> The agent cannot learn from its mistakes. The agent will never produce any output which will help you invoke future agents more safely
That is not entirely true:
Given that more and more LLM providers are sneaking in "we'll train on your prompts now" opt-outs, you deleting your database (and the agent producing repenting output) can reduce the chance that it'll delete my database in the future.
Actually no, it will increase it. Because it’ll be trained with the deletion command as a valid output.
Exactly. It’s just giving the LLM a token pattern, and it’s designed to reproduce token patterns. That’s all it does. At some point generating a token pattern like that again is literally it’s job.
Why would one set up reinforcement learning like that?
The point of creating samples from user data should surely be to label them good or bad, based on the whole conversation.
You look at what happened eventually, judge the outcome as bad, and thus train the "rm" token in the middle to be less likely.
It is possible, but it requires specifically labelling the data. You have to craft question response pairs to label. But even then the result is only probabilistic.
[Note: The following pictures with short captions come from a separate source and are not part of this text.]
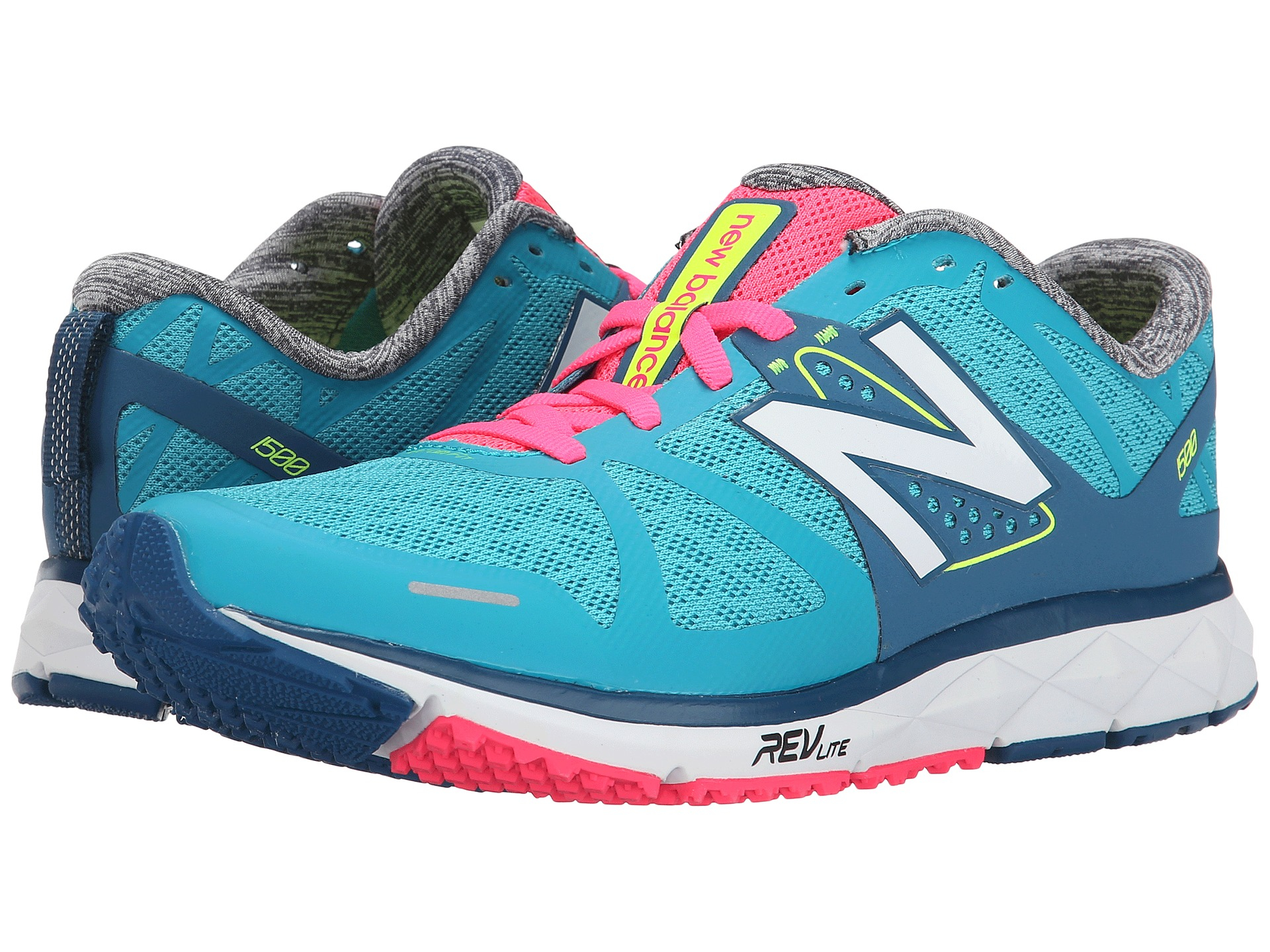 Womens Shoes New Balance W1500v1 Blue/Pink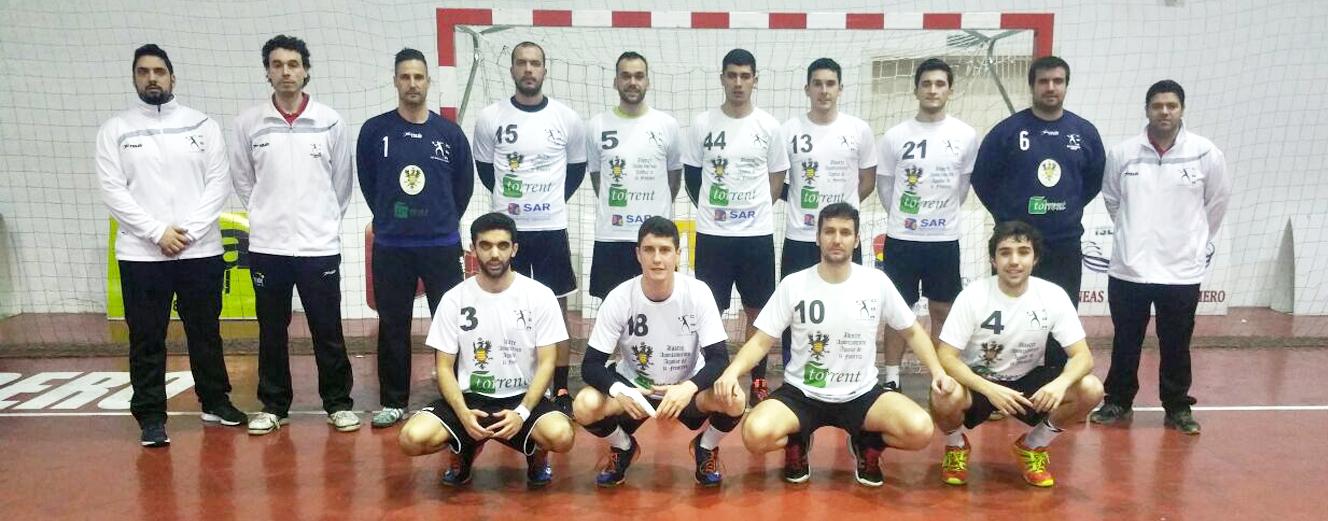 2016_equipo_primera_en_LANZAROTE (2)_cabecera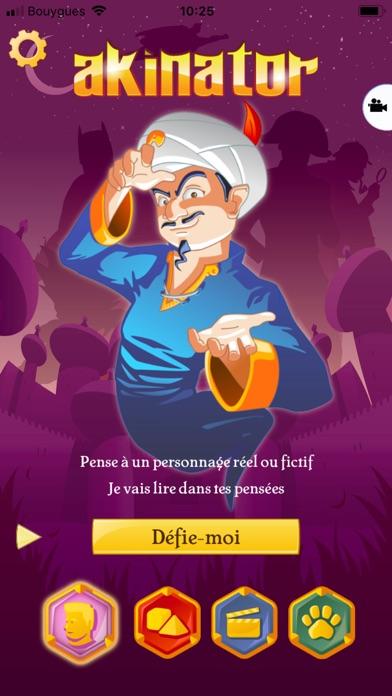 download Akinator apps 5
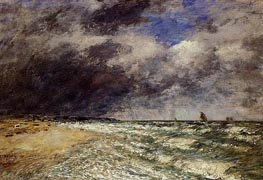 A Squall from Northwest | Eugene Boudin | Gemälde Reproduktion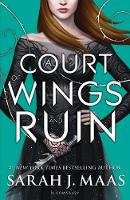 Maas, Sarah J. - A Court of Wings and Ruin (A Court of Thorns and Roses) - 9781408857908 - V9781408857908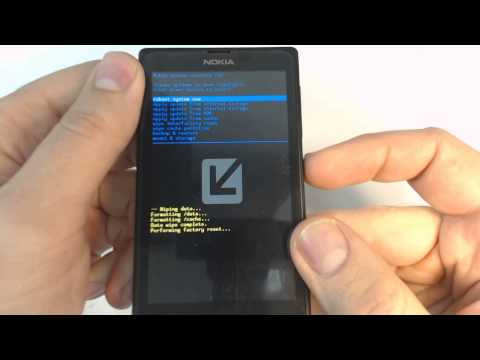 Nokia X - How to remove security lock by hard reset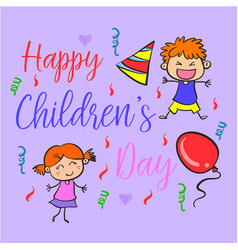 Doodle childrens day funny style vector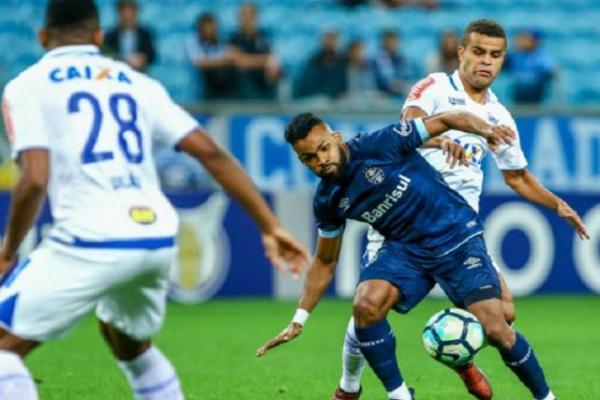 Cruzeiro vence Grêmio e assume vice-liderança.(Imagem:Goal)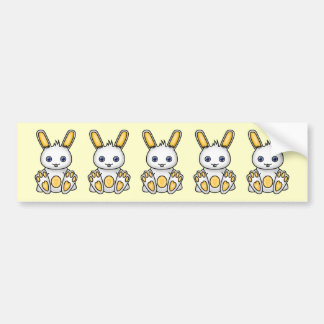 Kawaii Yellow Bunny Bumper Sticker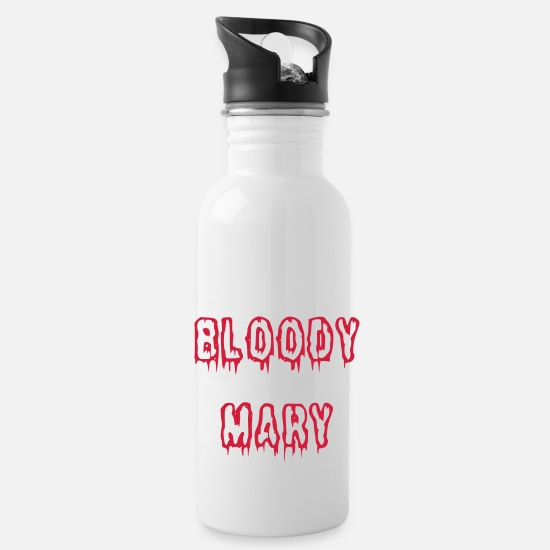 Thriller Mugs et récipients - Bloody Mary bloody font - Gourde blanc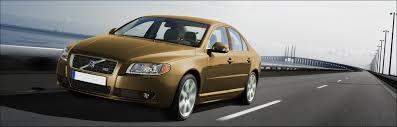 lexus dealership cary nc p u0026 a smith auto sales used cars cary nc dealer
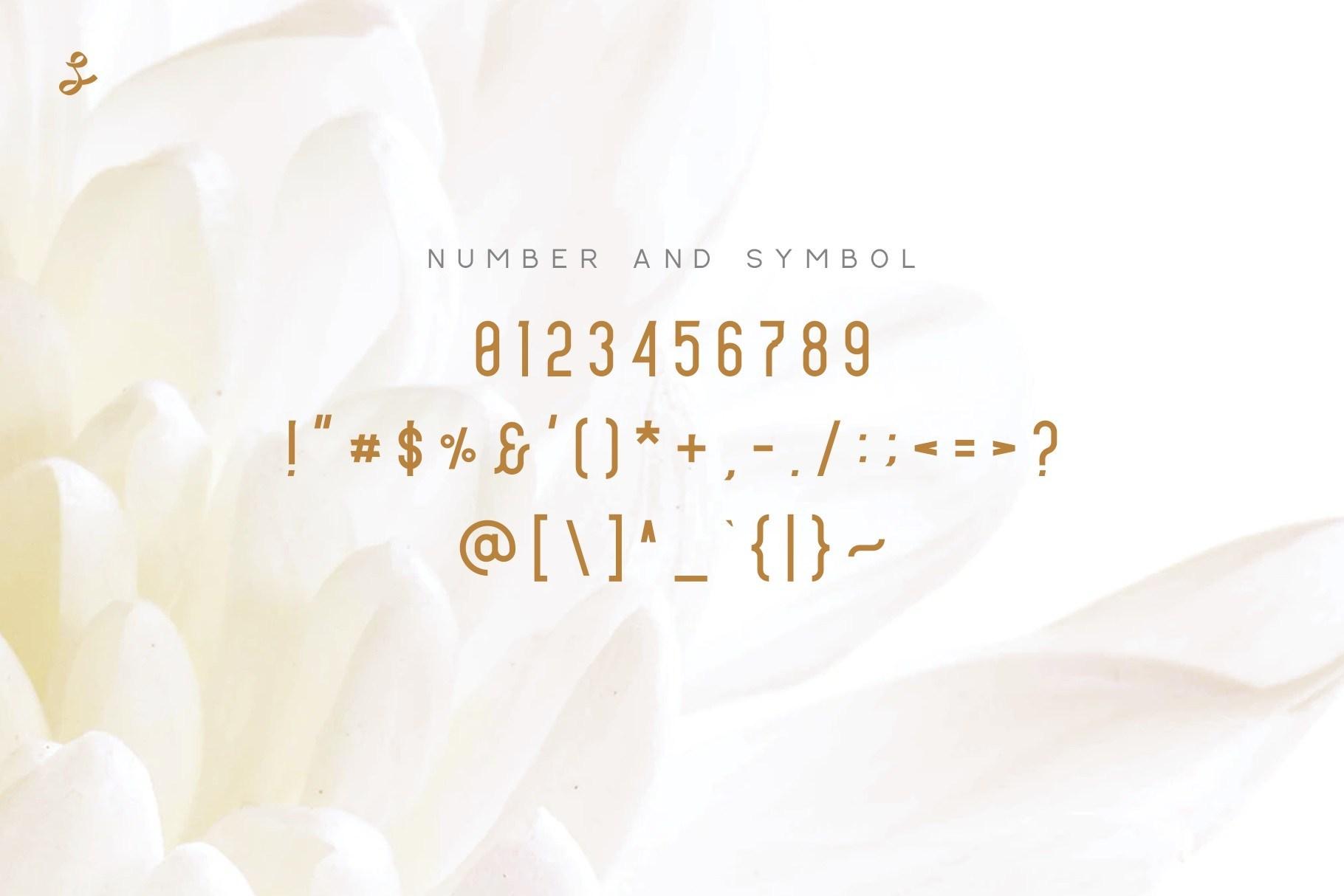 Lueue-Sans-Serif-Font-3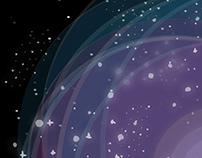 宇宙展 Universe exhibition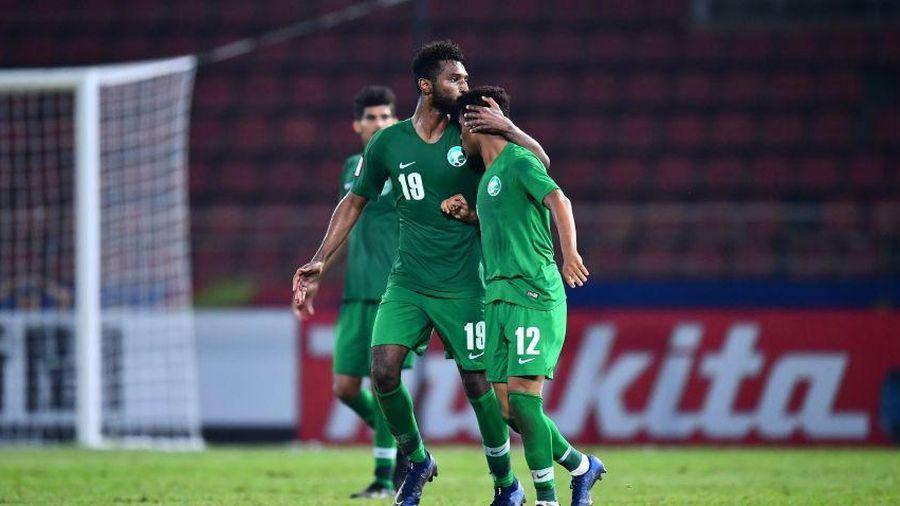 U23 Saudi Arabia đối đầu U23 Thái Lan ở tứ kết U23 châu Á 2020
The LLM in this case had been very thoroughly trained and instructed quite specifically not to do many of the things it actually then when off and did.
It may be that there's a kind of cascade effect going on here. Possibly once the LLM breaks one rule it's supposed to follow, this sets it off on a pattern of rule violations. After all what constitutes a rule violation is there in the training set, it is a type of token stream the LLM has been trained on. It could be the LLM switches into a kind of black hat mode once it's violated a protocol that leads it down a path of persistently violating protocols, and given the statistical model some violations of protocol are always possible.
My mother was a primary school teacher. She used to say that the worst thing you can say to a bunch of kind leaving class down the hall is "don't run in the hall". It puts it in their minds. You need to say "Please walk in the hall", then they'll do it.